# What is expected
Format the lines below as a JSON list of strings with one string per line, leaving out blank lines.

** Start Stored data **

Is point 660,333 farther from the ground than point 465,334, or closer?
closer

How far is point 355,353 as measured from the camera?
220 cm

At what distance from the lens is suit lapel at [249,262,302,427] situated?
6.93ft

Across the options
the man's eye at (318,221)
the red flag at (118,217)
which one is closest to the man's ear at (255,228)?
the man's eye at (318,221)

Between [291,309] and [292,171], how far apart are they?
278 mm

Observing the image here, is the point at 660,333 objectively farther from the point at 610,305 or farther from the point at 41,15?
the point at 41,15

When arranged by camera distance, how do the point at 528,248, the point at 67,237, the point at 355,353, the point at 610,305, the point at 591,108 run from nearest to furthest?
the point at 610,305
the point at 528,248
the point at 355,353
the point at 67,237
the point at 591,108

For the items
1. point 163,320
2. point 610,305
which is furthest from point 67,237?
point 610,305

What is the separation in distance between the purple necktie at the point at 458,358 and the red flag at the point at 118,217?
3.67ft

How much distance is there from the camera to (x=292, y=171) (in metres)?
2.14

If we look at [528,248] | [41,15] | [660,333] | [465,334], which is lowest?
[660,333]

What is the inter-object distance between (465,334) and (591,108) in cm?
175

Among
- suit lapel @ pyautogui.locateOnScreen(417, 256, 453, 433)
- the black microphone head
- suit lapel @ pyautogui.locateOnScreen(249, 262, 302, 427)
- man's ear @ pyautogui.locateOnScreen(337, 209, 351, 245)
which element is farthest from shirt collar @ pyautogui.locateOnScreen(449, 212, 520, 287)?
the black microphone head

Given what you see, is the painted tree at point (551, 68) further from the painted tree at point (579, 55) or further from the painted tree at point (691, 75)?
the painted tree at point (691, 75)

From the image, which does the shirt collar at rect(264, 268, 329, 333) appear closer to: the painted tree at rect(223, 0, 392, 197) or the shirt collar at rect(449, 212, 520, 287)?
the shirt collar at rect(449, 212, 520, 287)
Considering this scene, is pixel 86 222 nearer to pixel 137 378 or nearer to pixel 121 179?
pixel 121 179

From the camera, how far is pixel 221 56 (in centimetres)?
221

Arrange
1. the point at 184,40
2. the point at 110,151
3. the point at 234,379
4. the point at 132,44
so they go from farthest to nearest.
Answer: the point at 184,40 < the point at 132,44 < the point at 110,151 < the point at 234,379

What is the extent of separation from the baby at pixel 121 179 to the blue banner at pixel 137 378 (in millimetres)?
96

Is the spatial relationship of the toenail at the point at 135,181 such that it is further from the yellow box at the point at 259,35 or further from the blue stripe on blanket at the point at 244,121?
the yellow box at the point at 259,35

** End Stored data **

# Task solution
[
  "Is point 660,333 farther from the ground than point 465,334, or closer?",
  "closer",
  "How far is point 355,353 as measured from the camera?",
  "220 cm",
  "At what distance from the lens is suit lapel at [249,262,302,427] situated?",
  "6.93ft",
  "Across the options",
  "the man's eye at (318,221)",
  "the red flag at (118,217)",
  "which one is closest to the man's ear at (255,228)?",
  "the man's eye at (318,221)",
  "Between [291,309] and [292,171], how far apart are they?",
  "278 mm",
  "Observing the image here, is the point at 660,333 objectively farther from the point at 610,305 or farther from the point at 41,15?",
  "the point at 41,15",
  "When arranged by camera distance, how do the point at 528,248, the point at 67,237, the point at 355,353, the point at 610,305, the point at 591,108 run from nearest to furthest?",
  "the point at 610,305",
  "the point at 528,248",
  "the point at 355,353",
  "the point at 67,237",
  "the point at 591,108",
  "For the items",
  "1. point 163,320",
  "2. point 610,305",
  "which is furthest from point 67,237?",
  "point 610,305",
  "What is the separation in distance between the purple necktie at the point at 458,358 and the red flag at the point at 118,217?",
  "3.67ft",
  "How much distance is there from the camera to (x=292, y=171) (in metres)?",
  "2.14",
  "If we look at [528,248] | [41,15] | [660,333] | [465,334], which is lowest?",
  "[660,333]",
  "What is the inter-object distance between (465,334) and (591,108) in cm?",
  "175",
  "Among",
  "- suit lapel @ pyautogui.locateOnScreen(417, 256, 453, 433)",
  "- the black microphone head",
  "- suit lapel @ pyautogui.locateOnScreen(249, 262, 302, 427)",
  "- man's ear @ pyautogui.locateOnScreen(337, 209, 351, 245)",
  "which element is farthest from shirt collar @ pyautogui.locateOnScreen(449, 212, 520, 287)?",
  "the black microphone head",
  "Given what you see, is the painted tree at point (551, 68) further from the painted tree at point (579, 55) or further from the painted tree at point (691, 75)?",
  "the painted tree at point (691, 75)",
  "From the image, which does the shirt collar at rect(264, 268, 329, 333) appear closer to: the painted tree at rect(223, 0, 392, 197) or the shirt collar at rect(449, 212, 520, 287)?",
  "the shirt collar at rect(449, 212, 520, 287)",
  "Considering this scene, is pixel 86 222 nearer to pixel 137 378 or nearer to pixel 121 179?",
  "pixel 121 179",
  "From the camera, how far is pixel 221 56 (in centimetres)?",
  "221",
  "Arrange",
  "1. the point at 184,40",
  "2. the point at 110,151",
  "3. the point at 234,379",
  "4. the point at 132,44",
  "so they go from farthest to nearest.",
  "Answer: the point at 184,40 < the point at 132,44 < the point at 110,151 < the point at 234,379",
  "What is the extent of separation from the baby at pixel 121 179 to the blue banner at pixel 137 378 (in millimetres)?",
  "96",
  "Is the spatial relationship of the toenail at the point at 135,181 such that it is further from the yellow box at the point at 259,35 or further from the blue stripe on blanket at the point at 244,121?",
  "the yellow box at the point at 259,35"
]